Chickens Are Easy Owl Prey

Author Photo
By Shannon Salas

Photos Courtesy of Judy Sturm

I was laying in bed, slowly drifting off to sleep when I heard the distinct ‘hooot, hoot, hoot’ of an owl outside my window. I got excited. I love owls! I laid there listening to the gentle hooting for some time before I realized I forgot to shut the chicken coop! That sucks. Chickens are easy owl prey. It was 1 a.m. and the last thing I wanted to do was hike my sorry behind out to the coop to lock it up. After all, I have a large livestock guardian dog and a puppy in training, not to mention a whole handful of roosters to let me know if something is amiss. After several minutes of running various chickens vs. owl vs. monster dogs through my head, I decided it was best just to go lock the coop up.

Donned in the traditional chicken care attire of a nightgown, cowgirl boots, and a flashlight, I huffed and puffed my way through the house and out the back door. I was greeted by my massive pups and a handful of goats who all seemed to think I was out there to play and feed them endless amounts of food. My chickens were neatly lined up at the door of the coop, staring at me as if to say “Forget something?” Then I noticed it. There wasn’t just one owl hooting away, there were three! The one near my window would hoot, then one in the back of the lot, then another, further away, but close enough to be very much a part of the owl conversation. I am sure it went something like:

Owl 1: “Hey, Pete! There’s some chickens over here sticking their heads out the coop!”
Owl 2: “Really? Appetizer or seven course meal?”
Owl 3: “Margaret, be careful! I see some dogs. Yep, definitely some dogs.”
Owl 1: “Dogs? I don’t see no dogs.”
Owl 3: “Definitely dogs.”
Owl 1: “Ok, here’s the plan. Johnny, you distract the dogs …”
Owl 3: “Why do I have to distract the dogs?”
Owl 1: “You want dinner or not?”
Owl 2: “Appetizer or seven course meal?!?”
Owl 1: “Pete, you fly from the back of the coop and I will fly to … Oh, crap! A human! A HUMAN! She shut the door! Nooo!”

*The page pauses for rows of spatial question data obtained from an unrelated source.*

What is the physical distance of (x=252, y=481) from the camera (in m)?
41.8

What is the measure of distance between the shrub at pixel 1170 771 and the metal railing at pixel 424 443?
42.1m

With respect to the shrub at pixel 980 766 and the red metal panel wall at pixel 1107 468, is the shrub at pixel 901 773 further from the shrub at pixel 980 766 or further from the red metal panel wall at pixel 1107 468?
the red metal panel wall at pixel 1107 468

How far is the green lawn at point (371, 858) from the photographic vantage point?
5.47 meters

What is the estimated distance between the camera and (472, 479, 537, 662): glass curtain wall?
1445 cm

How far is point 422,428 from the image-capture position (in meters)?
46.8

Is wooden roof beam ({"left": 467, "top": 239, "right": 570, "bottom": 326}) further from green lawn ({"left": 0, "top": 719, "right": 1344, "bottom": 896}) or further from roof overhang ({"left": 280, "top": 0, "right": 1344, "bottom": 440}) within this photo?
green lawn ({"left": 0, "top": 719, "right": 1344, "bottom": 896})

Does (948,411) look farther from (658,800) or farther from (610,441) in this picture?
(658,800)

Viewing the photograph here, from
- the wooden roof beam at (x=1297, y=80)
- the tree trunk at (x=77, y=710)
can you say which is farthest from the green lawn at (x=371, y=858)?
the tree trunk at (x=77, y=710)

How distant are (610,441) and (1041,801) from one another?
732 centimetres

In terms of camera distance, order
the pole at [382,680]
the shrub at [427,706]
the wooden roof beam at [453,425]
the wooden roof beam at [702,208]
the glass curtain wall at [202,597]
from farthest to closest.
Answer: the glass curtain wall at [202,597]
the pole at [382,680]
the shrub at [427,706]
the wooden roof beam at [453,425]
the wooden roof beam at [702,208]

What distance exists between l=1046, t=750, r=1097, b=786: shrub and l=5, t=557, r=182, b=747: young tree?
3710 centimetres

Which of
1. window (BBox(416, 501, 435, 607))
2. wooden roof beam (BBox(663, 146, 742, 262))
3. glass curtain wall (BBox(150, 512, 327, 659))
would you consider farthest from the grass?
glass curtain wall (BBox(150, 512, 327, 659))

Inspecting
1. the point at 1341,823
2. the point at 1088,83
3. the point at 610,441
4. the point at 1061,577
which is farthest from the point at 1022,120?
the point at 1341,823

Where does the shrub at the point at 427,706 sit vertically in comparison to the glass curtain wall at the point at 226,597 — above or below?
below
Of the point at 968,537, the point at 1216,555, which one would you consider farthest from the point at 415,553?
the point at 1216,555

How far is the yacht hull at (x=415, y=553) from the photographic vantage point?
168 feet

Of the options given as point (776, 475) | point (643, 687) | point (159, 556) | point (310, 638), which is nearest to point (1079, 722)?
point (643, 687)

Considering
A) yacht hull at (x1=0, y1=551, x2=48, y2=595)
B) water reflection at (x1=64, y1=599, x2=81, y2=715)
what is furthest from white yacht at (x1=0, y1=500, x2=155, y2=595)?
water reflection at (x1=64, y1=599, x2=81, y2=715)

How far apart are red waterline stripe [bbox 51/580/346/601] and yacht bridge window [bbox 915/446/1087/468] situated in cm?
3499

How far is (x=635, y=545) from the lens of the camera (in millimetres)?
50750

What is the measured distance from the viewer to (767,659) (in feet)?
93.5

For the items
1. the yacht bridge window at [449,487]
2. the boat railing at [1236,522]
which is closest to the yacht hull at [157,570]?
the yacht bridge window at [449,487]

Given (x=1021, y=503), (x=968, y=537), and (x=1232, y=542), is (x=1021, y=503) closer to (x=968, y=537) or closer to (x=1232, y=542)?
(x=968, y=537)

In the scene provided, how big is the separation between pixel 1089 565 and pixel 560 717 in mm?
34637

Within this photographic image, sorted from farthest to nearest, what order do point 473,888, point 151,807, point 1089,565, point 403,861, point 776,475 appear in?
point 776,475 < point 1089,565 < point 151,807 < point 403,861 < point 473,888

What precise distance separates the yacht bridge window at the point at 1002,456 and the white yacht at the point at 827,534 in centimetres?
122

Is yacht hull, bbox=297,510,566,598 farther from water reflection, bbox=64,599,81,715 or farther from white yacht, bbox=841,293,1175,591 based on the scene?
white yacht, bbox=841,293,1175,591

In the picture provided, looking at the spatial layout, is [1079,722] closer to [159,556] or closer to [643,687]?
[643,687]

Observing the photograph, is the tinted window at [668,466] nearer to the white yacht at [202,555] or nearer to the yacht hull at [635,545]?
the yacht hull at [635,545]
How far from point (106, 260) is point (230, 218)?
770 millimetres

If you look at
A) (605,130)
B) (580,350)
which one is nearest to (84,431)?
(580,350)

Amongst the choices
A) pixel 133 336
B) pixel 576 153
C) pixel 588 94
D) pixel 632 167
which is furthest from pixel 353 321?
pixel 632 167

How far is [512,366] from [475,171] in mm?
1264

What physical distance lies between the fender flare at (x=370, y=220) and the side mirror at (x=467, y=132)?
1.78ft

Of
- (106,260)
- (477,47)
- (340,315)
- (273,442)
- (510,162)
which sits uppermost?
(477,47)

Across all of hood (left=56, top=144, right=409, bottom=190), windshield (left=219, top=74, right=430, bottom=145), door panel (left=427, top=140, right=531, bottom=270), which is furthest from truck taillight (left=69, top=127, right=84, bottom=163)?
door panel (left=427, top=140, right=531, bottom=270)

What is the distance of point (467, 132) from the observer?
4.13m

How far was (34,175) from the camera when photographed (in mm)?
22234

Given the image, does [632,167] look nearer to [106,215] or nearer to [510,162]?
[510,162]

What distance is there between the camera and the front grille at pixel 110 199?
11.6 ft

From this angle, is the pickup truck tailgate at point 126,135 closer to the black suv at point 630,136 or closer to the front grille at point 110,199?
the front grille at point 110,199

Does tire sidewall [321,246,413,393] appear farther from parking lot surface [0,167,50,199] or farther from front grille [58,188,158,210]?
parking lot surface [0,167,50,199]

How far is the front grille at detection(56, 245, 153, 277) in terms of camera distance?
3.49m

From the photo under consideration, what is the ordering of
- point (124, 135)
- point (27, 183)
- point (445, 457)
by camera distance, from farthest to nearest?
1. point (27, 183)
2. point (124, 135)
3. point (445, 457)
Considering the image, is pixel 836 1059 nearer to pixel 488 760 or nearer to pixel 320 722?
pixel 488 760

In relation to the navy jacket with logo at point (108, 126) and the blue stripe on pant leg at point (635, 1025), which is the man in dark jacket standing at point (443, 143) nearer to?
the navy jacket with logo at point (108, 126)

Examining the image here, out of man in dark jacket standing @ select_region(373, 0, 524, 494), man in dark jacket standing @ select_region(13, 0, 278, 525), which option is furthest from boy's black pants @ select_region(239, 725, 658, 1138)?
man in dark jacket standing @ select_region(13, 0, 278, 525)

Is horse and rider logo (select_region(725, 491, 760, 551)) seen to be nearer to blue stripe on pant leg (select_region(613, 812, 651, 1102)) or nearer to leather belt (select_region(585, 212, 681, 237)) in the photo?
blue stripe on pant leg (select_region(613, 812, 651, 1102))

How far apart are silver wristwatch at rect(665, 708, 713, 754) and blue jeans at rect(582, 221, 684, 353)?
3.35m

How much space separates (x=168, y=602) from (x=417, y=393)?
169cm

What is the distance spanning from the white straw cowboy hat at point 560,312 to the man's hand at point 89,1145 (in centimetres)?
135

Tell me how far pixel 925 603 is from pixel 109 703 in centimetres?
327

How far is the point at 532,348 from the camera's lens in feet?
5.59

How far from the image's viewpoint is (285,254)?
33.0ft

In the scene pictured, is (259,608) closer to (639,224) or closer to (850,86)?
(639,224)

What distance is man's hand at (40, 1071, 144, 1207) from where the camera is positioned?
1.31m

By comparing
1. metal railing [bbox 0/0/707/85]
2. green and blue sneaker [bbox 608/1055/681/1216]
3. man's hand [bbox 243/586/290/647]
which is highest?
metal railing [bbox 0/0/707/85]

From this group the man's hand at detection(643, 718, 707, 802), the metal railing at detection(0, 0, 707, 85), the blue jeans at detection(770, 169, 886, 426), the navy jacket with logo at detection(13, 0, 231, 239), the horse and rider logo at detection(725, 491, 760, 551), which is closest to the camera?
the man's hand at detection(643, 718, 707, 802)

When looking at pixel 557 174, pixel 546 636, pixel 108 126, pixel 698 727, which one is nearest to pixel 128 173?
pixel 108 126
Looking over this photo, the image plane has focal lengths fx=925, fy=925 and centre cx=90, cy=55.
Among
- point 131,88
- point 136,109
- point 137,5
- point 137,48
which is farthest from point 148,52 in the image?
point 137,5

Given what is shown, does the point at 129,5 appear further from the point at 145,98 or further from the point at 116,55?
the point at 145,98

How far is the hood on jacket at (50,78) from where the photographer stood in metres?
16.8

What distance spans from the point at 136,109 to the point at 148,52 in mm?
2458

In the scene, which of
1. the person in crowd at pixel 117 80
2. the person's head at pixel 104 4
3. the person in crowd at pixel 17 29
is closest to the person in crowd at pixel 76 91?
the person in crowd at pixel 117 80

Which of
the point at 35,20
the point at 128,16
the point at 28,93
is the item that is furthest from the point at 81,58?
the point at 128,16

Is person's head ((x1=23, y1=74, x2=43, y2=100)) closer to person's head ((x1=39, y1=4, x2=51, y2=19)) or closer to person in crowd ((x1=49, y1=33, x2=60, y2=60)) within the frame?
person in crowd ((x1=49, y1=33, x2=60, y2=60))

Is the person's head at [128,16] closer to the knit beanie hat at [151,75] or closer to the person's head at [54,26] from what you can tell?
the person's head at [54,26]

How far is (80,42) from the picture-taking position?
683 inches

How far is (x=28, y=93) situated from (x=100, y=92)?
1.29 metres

Crisis averted. The owls left soon after they realized their meals were now out of their reach. Owls are like hawks of the night. Chickens are easy prey for them and they will carry a small chicken off. As much as I love owls, I love my chickens more, and quite frankly I would like to keep them around for awhile. There are various ways to deal with night time predators, however, when it comes to raptors, you need to be careful. It is against the law to kill a raptor, such as hawks, eagles, and owls. So, us chicken owners have to get creative. First, make sure your chickens have adequate cover, that is, a coop that can be shut, a sound chicken tractor, or if they are always free-range, shrubbery where they can hide. Also, consider keeping a rooster as they are quick to alert the world that something is wrong and fight to the death (usually their own). Finally, LGDs are the best. Raptors despise dogs and the dogs despise critters that go after their critters. Often, LGDs will have the job done before you have any clue that anything was happening. Keep your flock safe and don’t be fooled by those soft, cunning owl hoots! What they are really saying is “I want to eat your chickens!”